Closed d-lay closed 3 years ago
Hello d-lay,
Thanks for your question!
In your particular task, the processing rate is more important than the prediction accuracy. My suggestion is to start with a very primitive model (e.g. a model with a CNN that predicts keypoint heatmaps, and the PnP solver from OpenCV). This will likely give a very fast prediction speed and a relatively lower accuracy. You may want to try and see if this is satisfactory enough.
If the speed is not satisfactory, we can further simplify the network architecture. We may also want to try if we can optimize the implementation of the PnP solver.
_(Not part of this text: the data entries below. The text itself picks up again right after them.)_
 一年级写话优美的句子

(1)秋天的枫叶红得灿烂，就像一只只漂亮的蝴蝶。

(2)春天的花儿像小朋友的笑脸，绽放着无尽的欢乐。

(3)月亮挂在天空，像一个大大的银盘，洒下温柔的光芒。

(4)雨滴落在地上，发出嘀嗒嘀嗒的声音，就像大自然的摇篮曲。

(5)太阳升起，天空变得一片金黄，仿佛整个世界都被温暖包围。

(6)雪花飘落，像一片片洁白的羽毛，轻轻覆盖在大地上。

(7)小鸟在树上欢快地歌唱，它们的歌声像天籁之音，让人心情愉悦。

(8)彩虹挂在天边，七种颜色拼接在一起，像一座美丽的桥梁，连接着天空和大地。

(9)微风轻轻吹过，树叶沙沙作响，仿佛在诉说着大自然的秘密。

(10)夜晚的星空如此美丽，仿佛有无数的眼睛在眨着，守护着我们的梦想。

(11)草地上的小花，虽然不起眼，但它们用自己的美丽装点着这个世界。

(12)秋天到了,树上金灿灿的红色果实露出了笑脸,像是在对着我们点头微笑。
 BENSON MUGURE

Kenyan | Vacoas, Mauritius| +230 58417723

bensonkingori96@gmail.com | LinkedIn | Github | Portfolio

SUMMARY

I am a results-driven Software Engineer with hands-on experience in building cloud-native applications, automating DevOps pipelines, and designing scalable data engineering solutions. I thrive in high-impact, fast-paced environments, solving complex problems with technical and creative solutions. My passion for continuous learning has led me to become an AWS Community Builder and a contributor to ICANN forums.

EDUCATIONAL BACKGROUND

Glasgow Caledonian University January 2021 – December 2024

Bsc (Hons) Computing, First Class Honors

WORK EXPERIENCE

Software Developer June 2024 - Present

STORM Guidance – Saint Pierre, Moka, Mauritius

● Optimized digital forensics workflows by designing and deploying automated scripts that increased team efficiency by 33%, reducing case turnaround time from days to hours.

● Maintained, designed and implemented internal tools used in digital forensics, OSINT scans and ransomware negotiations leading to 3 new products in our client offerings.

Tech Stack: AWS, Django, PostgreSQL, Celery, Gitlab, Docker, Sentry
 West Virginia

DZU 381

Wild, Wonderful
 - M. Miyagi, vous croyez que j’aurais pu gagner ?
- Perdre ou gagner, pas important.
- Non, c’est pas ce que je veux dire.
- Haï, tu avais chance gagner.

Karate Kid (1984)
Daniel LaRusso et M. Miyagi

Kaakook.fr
If the accuracy is not satisfactory, we can gradually add some new ideas from recent papers in 6D pose estimation. Maybe we can try the keypoint voting scheme in PVNet first, and then the hybrid intermediate representations in our HybridPose.
I hope this helps!
Hi chensong1995, thank you for your insight! This actually seems to be the approach I might take. Do you by chance have a specific model in mind as a good starting point?
MobileNet seems to be a popular network architecture on mobile devices. It can be a good starting point. Represent the keypoints as heatmap peaks with Gaussian decay. Use cv2.solvePnP() for pose regression. Let's see how it goes. I hope you can get good results!
Again thank you for the advice!
Hi, I was wondering if it might be possible to run your 6D Pose Estimator even on the limited hardware of a smartphone. Before diving too deep into it, I wanted to get the opinion of more experienced people in the field.
If you think it is possible, is a rough estimation for fps possible (Lets assume it would run on an Adreno 650 mobile GPU)?
If you think it is not possible could you briefly elaborate on the reasons.
Any insights are appreciated. Thank you very much!